Things to do:
(1) Write out the part of the Armani Code thread that begins at the words "i think it smells" and stops after "it's gorgeous nonetheless.".
(2) Write what comes next in the Armani Code perfume thread, picking up after its last line.

Text:
# Armani Code for Women



## Krasevayadancer (Jul 18, 2007)

Anyone use this? Thoughts?


----------



## xsnowwhite (Jul 18, 2007)

i think it smells really good, but i havent bought it yet.
Its pretty pricy but i really want  it! im be curious to see the responses about this perfume


----------



## sallytheragdol (Jul 19, 2007)

I love this one. relitively generic I suppose, but it's gorgeous nonetheless.


----------



## sabn786 (Jul 20, 2007)

i loveeeee armani code..it is pricey..but im always getting sooo many compliments at work from both guys an girls..its def worth buying it..its one of my absolute faves


----------



## user79 (Jul 20, 2007)

I don't have it but Armani perfumes are high quality, the scent lasts a long time...


----------



## S.S.BlackOrchid (Jul 21, 2007)

I tried it once in the store, and I hated it. It was too strong and smelled very plasticky and overly spicy. When i was in the car that day, everyone wanted to roll their windows down.
	

	
	
		
		

		
			





Too bad because the bottle is so pretty and I wanted to like it.


----------



## liv (Jul 22, 2007)

I liked it at first when I smelled it on a strip in a magazine, but when my friend got a bottle for christmas, I tried it, and it is way too strong and heady for me.  I also don't like that it's so in-your-face; you know exactly when someone is wearing this, but I don't have the heart to tell my friend it hurts my nose when she wears it because she loves it.  Try before you buy, I suppose.


----------



## redambition (Jul 24, 2007)

i have tried it once and i really did not like it 
	

	
	
		
		

		
		
	


	




 it's too heavy for me.


----------



## glam8babe (Jul 24, 2007)

i love it.. but i wear it for casual days as its quite a 'normal' smelling perfume if you get me


----------



## lara (Jul 24, 2007)

It's nice and relatively inexpensive, but it's such a common fragrance that I wouldn't be inclined to buy it.


----------



## erica_1020 (Jul 24, 2007)

I received a sample from Sephora.  I liked it but it seems a bit masculine?  I don't know what it is about it but it does smell good.


----------



## d n d (Jul 26, 2007)

Data shown:
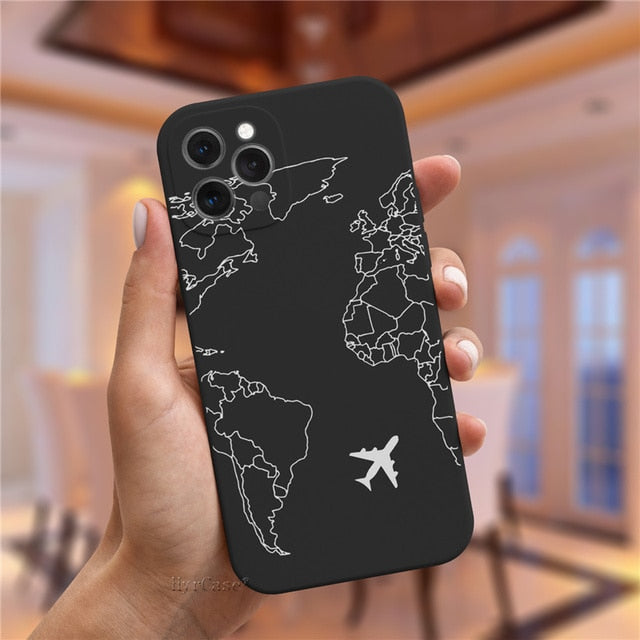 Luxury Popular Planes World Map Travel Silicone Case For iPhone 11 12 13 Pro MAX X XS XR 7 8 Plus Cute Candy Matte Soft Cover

Task answers:
(1)
i think it smells really good, but i havent bought it yet.
Its pretty pricy but i really want  it! im be curious to see the responses about this perfume


----------



## sallytheragdol (Jul 19, 2007)

I love this one. relitively generic I suppose, but it's gorgeous nonetheless.

(2)
A friend of mine bought me Alien by Thierry Mugler for my birthday but it was way too strong so I got the Armani Code instead.  Their smells are very similar but the Armani Code isn't as "loud". Anyway, when I first got, I thought it had a masculine flavor to it but the more I wear it the more I like it and the price isn't so bad either for a high end fragrance.


----------



## Krasevayadancer (Jul 27, 2007)

Thanks ladies, i ended up picking up a bottle yesterday!


----------



## NicksWifey (Jul 28, 2007)

I have been eyeing this scent for a while now, I always sniff it in magazines, I have yet to smell the real thing in the store.


----------



## Willa (Aug 2, 2007)

I got a sample of it, my mother bought me 5 mini bottles of Armani when she was in Las Vegas. 

I love it, I think its one of my next perfume (to buy)
Its expensive...
It reminds me in some way, Dior Addict

You would probably like Armani Mania too


----------



## Tinkee-Belle (Dec 4, 2007)

I like it... I get lots of compliments when i wear it


----------



## wishuponyou (Aug 29, 2008)

I got this perfume in June of 2007...to me, it's fresh and I don't think it is overpowering- especially not in a school full of girls who pour cheap-smelling body spray over themselves...


----------



## tlc7788 (Aug 29, 2008)

I love the smell but feel it not lasting ler


----------



## KellyBean (Aug 29, 2008)

I love this. I got it at a duty-free shop for like $40 for 2.5 oz... it's a great perfume!


----------



## fash10nista (Sep 29, 2008)

I bought this for my MIL for her birthday and although I liked it on her, I preferred Armani Mania. Both are suited for cold climates and nights out  since they are a little heavy on the nose, not an ideal everyday perfume IMO.

But please note, everyone's body chemistry will affect the perfume so not all experiences are the same....And there goes my two cents for the day...


----------



## igswonderworld (Sep 29, 2008)

My one and only night time perfume - every time I walk pass by my boyfriend wearing this, he turns around and says "something smells great, can you smell it?... oh, hold on that's YOU!!!" So each time he thinks it's something he's never smelt before 
	

	
	
		
		

		
			





 I LOVE IT!


----------



## Shadowy Lady (Sep 29, 2008)

I love this perfume, some ppl may say it's a lil spicy but then I love woodsy, spicy, musky type perfume. It's perfect for a night out


----------



## tiramisu (Sep 29, 2008)

Ita ^it is a spicy, musky/woody kind of heady perfume.  I love it for nights out and have recently pulled it out again b/c the weather here in the north is gettin' colder.  I always get compliments with this one.. and sniffed.  Only Tocca perfumes have gotten me sniffed.  Why do people do that?! LOL

If you like more masculine/musky-spicy scents that linger a bit, aren't too cloyingly sweet and mellow out a bit after you've been wearing it, you've got to give it a try.


----------



## Patricia (Sep 30, 2008)

few of my friends have it and i'm so bored of it already...


----------



## jpytel (Sep 30, 2008)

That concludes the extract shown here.